Keywords
preterm birth - inflammation - cytokines - mesenchymal stem cells - immunomodulation
Human parturition is an inflammatory incident that involves production of both autocrine and paracrine factors in the gestational tissues.[1] The specific factors that initiate inflammation remain unknown but ultimately lead to a cascade of events in both term and preterm labor (PTL), including activation of membranes, uterine contractility, and cervical ripening. Inappropriate timing of inflammatory activation at the maternal–fetal interface can lead to pathological preterm birth (PTB).[2]
[3] This process is mediated by proinflammatory cytokines in response to various stress factors that orchestrate the activation of the parturition mechanism prematurely leading to PTL.[4]
[5] Myometrial inflammation plays a vital role both in term labor and PTL.[3]
[6]
[7] Cytokines and other mediators are considered inflammatory responses involved in cervical ripening and remodeling.[3]
[4]
[5]
[6]
Mesenchymal stem cells (MSCs) are multipotent cells that play a major role in modulating inflammation and immune response. Through soluble paracrine factors and therapeutic extracellular vesicles, these MSCs demonstrate potential for clinical utility.[8]

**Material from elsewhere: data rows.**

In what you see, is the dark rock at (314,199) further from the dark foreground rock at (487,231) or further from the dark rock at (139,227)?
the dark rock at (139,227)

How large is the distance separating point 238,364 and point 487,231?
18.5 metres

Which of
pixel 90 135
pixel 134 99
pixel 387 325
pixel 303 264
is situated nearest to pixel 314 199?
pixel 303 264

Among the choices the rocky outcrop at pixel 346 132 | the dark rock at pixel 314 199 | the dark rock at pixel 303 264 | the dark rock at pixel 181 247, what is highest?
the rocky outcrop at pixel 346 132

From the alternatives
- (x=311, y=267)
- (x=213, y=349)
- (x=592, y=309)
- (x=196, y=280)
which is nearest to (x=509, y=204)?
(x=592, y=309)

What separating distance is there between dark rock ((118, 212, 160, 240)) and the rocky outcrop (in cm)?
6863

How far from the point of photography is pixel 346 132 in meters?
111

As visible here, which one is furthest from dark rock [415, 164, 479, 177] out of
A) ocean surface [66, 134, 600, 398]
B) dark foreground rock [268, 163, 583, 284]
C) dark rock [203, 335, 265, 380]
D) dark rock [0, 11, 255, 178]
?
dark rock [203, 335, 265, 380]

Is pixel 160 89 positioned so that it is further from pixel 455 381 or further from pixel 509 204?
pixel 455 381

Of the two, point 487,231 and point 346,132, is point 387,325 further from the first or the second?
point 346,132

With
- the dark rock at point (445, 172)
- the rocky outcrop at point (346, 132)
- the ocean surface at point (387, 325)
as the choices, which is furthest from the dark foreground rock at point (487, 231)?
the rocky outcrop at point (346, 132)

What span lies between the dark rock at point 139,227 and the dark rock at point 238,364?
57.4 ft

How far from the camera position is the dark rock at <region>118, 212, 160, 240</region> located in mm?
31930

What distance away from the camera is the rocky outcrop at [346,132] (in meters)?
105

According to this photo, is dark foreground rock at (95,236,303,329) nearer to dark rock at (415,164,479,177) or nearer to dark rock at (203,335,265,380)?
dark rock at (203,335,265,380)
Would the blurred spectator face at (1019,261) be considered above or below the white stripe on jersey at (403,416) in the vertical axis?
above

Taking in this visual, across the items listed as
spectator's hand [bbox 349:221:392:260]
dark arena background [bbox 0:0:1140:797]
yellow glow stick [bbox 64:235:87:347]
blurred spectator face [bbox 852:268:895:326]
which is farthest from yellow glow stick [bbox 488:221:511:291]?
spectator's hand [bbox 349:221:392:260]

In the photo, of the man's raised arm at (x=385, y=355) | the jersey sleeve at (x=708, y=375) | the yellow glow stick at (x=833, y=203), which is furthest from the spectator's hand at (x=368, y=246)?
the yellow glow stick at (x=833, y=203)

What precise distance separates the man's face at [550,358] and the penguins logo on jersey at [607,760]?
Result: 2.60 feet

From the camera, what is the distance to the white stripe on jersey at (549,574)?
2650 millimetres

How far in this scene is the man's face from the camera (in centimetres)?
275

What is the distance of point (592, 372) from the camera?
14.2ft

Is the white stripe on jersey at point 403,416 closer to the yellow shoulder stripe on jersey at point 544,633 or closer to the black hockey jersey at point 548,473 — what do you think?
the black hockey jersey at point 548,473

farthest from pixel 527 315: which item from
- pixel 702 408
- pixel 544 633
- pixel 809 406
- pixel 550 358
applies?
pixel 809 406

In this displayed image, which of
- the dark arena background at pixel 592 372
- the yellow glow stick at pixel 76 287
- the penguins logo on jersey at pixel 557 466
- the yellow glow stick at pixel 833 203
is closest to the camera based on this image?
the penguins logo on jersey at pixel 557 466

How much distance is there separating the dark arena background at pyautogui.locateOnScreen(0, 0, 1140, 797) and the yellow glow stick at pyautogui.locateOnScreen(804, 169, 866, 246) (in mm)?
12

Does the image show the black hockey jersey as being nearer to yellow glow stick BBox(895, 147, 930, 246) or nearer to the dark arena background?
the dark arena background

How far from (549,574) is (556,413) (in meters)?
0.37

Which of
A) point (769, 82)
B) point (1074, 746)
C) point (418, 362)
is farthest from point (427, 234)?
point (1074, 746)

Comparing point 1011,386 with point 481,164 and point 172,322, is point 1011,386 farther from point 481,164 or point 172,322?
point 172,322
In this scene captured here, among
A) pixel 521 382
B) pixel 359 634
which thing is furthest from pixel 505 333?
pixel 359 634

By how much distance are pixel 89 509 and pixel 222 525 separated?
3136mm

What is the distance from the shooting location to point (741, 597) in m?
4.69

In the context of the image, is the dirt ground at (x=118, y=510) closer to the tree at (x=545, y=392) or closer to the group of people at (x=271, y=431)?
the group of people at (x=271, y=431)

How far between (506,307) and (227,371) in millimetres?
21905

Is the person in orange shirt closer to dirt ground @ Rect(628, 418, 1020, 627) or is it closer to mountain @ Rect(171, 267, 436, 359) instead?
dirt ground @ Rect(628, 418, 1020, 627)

[9] Immunomodulatory effects of MSCs are executed by both secretory factors and direct cell-to-cell contact.[10] MSCs exert immunosuppressive effects by the production of various cytokines such as transforming growth factor-β (TGF-β), interleukin-10 (IL-10), indoleamine-2,3-dioxygenase, nitric oxide, prostaglandin2, and other soluble factors. TGF-β, IL-10 are considered potent anti-inflammatory cytokines.[11] The potential for MSCs to modulate the inflammatory and immune responses in preeclampsia has been demonstrated in both in vitro cell culture models[12]
[13]
[14]
[15]
[16] as well as preclinical models.[12] There have also been some studies of MSCs with recurrent pregnancy loss.[13] However, there are limited studies involving MSCs in term and preterm gestations.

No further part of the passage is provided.